[Extracted entries — start]
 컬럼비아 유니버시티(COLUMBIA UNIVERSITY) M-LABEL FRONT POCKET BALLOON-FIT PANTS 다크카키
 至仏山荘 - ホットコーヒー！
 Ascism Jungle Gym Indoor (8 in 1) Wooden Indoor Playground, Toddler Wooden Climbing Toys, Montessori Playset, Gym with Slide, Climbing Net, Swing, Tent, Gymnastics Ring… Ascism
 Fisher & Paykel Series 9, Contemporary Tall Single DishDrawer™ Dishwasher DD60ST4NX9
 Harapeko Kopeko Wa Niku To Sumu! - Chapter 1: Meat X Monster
[Extracted entries — finish]
[Extracted entries — start]
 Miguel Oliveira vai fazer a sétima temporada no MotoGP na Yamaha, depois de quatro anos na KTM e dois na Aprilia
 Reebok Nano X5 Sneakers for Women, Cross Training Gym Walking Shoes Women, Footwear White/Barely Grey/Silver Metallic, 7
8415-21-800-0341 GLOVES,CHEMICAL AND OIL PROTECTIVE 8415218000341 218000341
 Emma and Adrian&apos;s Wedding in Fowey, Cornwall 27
[Extracted entries — finish]
• **Work required**
Copy out the items word for word, starting at the line that contains "Miguel Oliveira vai" and stopping after the line that contains "Emma and Adrian&apos;s".

• **Solved problem**
 Miguel Oliveira vai fazer a sétima temporada no MotoGP na Yamaha, depois de quatro anos na KTM e dois na Aprilia
 Reebok Nano X5 Sneakers for Women, Cross Training Gym Walking Shoes Women, Footwear White/Barely Grey/Silver Metallic, 7
8415-21-800-0341 GLOVES,CHEMICAL AND OIL PROTECTIVE 8415218000341 218000341
 Emma and Adrian&apos;s Wedding in Fowey, Cornwall 27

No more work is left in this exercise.